Dual Nonradical Catalytic Pathways Mediated by Nanodiamond-Derived sp 2 /sp 3 Hybrids for Sustainable Peracetic Acid Activation and Water Decontamination.

Peracetic acid (PAA) oxidation catalyzed by metal-free carbons is promising for advanced water decontamination. Nevertheless, developing reaction-oriented and high-performance carbocatalysts has been limited by the ambiguous understanding of the intrinsic relationship between carbon chemical/molecular structure and PAA transformation behavior. Herein, we comprehensively investigated the PAA activation using a family of well-defined sp 2 /sp 3 carbon hybrids from annealed nanodiamonds (ANDs). The activity of ANDs displays a volcano-type trend, with respect to the sp 2 /sp 3 ratio.
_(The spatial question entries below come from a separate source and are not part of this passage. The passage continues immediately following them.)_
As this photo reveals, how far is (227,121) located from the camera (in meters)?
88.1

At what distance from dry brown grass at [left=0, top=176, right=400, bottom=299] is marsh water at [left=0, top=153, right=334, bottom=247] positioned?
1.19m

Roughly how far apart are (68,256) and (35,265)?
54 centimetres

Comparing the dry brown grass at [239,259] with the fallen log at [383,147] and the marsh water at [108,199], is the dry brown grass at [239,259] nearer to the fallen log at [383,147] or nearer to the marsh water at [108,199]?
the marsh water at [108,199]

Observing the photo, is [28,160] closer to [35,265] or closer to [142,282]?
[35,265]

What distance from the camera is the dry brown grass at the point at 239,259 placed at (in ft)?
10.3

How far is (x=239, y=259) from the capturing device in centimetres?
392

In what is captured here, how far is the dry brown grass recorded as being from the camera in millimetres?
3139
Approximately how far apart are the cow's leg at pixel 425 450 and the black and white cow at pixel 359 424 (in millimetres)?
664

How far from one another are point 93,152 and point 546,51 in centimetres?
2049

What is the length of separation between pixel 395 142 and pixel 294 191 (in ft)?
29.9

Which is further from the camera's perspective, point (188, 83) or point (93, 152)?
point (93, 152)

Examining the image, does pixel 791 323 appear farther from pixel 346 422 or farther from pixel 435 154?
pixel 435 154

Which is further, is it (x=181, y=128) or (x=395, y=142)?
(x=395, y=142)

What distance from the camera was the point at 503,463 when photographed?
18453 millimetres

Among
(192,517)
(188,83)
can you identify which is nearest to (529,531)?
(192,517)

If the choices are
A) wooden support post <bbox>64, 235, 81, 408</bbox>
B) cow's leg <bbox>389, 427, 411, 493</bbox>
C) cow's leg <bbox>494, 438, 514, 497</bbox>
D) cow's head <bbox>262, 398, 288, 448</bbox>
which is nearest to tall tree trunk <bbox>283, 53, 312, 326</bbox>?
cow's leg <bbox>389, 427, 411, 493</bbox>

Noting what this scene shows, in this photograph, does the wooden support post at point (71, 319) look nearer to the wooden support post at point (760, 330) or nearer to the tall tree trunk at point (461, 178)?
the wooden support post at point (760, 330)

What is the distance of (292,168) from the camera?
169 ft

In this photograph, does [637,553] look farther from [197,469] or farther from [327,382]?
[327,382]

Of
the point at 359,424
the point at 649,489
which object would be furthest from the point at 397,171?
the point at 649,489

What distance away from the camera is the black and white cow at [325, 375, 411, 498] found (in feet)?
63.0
Intriguingly, sp 3 -C-enriched AND exhibits the best catalytic activity for PAA activation and phenolic oxidation, which is different from persulfate chemistry in which the sp 2 network normally outperforms sp 3 hybridization. At the electron-rich sp 2 -C site, PAA undergoes a reduction reaction to generate a reactive complex (AND-PAA*) and induces an electron-transfer oxidation pathway. At the sp 3 -C site adjacent to C═O, PAA is oxidized to surface-confined OH* and O* successively, which ultimately evolves into singlet oxygen ( 1 O 2 ) as the primary reactive species. Benefiting from the dual nonradical regimes on sp 2 /sp 3 hybrids, AND mediates a sustainable redox recycle with PAA to continuously generate reactive species to attack water contaminants, meanwhile maintaining structural/chemical integrity and exceptional reusability in cyclic runs.